# Aires and Wildcamping Spain north Coast



## MinusNothing (Jul 27, 2009)

Hi,

Currently on an Aire in Mimizan, all good.

Anyone got any info on the Aires and Safe Wildcamping from San Sebastian to A Coruna?

Locations and prices please - or perhaps somewhere where I can download a PDF of a book?

Cheers,


----------



## christine1310 (Apr 10, 2008)

Try here - it's in Spanish but you should be able to work it out.

Tipo:
Área gratuita = free
Área de pago, Coste: 15€/DIA = parking fee per day

Características:
Num. de plazas: 5 = number of places
Pernocta. 48 horas = max number of nights allowed
Agua potable. = drinking water
Vaciado de aguas grises. = grey waste facility
Vaciado de aguas negras. = black waste facility

http://www.lapaca.org/areas/espana.php


----------



## neilmac (Dec 31, 2008)

Nice quiet little aire at Renteria up in the mountains near San Sebastian. Good basic services and free.










GPS : N 43°16'02.97 W 001°51'02.72


----------



## captmike (Sep 30, 2008)

Try this:
http://www.asandac.org/Docs/ÁREASDESERVICIOacsENESPAÑARevision161009.pdf

It's also in Spanish but with a bit of effort and common sense it's sufficiently understandable. It covers all aires and parking spots (but not wildcamping places) in Spain and is reasonably up to date.

Mike


----------



## MinusNothing (Jul 27, 2009)

captmike said:


> Try this:
> http://www.asandac.org/Docs/ÁREASDESERVICIOacsENESPAÑARevision161009.pdf
> 
> It's also in Spanish but with a bit of effort and common sense it's sufficiently understandable. It covers all aires and parking spots (but not wildcamping places) in Spain and is reasonably up to date.
> ...


Superb info thanks all.

One question, when it says 'Parking' can we overnight there?

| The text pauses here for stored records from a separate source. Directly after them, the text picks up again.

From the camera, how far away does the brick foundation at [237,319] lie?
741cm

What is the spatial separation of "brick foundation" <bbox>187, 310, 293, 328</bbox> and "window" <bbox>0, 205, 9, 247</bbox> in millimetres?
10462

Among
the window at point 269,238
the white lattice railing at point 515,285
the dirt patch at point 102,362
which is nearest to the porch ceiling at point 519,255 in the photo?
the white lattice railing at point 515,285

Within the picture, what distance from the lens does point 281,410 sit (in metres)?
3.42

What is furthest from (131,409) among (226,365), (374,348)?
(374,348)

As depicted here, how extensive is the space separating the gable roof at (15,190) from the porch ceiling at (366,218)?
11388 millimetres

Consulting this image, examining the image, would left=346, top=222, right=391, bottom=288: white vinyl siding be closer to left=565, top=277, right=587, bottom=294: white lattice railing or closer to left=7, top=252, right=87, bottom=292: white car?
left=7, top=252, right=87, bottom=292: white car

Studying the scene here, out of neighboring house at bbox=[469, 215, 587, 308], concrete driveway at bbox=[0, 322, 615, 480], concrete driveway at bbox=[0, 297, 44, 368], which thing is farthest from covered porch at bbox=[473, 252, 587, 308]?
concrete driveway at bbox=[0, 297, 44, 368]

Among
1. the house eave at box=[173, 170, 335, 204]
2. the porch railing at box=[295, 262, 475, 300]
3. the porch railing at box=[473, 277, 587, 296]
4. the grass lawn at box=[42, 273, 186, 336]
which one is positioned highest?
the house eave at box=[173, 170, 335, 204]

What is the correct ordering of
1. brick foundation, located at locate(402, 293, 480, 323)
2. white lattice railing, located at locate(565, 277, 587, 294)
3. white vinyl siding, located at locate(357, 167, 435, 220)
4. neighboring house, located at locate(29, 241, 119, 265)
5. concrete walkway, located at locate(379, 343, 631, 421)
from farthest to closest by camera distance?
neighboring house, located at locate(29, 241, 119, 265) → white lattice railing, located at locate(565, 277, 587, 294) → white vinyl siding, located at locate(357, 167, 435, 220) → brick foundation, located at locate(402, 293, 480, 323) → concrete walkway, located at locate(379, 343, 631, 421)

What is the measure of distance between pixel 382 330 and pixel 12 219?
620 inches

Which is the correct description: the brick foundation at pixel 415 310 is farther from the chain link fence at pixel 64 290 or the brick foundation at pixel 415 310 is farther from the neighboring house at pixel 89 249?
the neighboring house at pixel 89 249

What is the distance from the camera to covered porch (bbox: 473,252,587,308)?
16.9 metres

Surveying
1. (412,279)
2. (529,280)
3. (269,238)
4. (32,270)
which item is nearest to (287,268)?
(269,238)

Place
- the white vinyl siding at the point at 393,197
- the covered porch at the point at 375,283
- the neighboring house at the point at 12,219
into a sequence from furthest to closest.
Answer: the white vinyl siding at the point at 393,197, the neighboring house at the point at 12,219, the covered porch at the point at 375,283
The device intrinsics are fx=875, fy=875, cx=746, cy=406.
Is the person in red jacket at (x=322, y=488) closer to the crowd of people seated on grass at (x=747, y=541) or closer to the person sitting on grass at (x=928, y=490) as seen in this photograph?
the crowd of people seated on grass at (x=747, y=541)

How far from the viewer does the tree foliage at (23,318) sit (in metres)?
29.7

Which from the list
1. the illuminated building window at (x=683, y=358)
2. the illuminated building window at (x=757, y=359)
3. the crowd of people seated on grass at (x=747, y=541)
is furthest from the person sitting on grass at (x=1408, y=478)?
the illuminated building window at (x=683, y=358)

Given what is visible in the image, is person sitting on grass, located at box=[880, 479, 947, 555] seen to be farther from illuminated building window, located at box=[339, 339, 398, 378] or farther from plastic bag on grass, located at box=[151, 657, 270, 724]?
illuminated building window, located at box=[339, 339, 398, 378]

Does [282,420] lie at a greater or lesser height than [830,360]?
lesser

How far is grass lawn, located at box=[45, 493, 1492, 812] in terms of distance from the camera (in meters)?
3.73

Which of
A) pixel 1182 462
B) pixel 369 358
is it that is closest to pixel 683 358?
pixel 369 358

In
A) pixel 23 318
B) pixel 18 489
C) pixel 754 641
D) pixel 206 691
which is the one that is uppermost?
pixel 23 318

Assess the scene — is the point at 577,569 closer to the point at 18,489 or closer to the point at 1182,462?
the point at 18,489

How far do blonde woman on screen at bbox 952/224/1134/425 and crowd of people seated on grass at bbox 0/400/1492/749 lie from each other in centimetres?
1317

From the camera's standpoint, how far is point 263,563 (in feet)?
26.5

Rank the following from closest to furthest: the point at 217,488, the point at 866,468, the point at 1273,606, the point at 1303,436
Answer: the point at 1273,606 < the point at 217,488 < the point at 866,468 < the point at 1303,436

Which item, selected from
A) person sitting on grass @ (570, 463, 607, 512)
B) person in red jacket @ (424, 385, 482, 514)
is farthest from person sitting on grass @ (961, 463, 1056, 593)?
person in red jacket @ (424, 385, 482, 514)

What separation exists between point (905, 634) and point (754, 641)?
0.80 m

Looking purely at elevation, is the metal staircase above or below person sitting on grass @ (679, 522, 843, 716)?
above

Also what's the general gist of Wildcamping in Spain, is it a big no-no, or okay if you are discreet?


----------



## hogan (Oct 31, 2006)

Here is another one just zoom into your area, click on a site or aire then click on info.
http://www.furgovw.org/mapa_furgoperfecto.php


----------



## trevor007 (Apr 20, 2008)

not sure which way your traveling, but if you are passing Gijon there is a car park that everyone parks in just above the town we stayed there a couple of years ago, very nice town sea food and cider is fab.

Also i would recommend Leon you park right in the city centre by the river and crem there is free water and waste facilities again good food and the cathedral and parador are worth a visit.

Hope this helps.Trevor


----------



## barryd (May 9, 2008)

Im not for from you right now. About 40 miles east of Biarritz, going to maybe try the Aire neil mentioned in a day or two.

I have found this site really good

http://www.campingcar-infos.com/index1.htm

Set google to automatically translate any foreign sites to English and away you go!

Hope this weather improves.

Cheers
BD


----------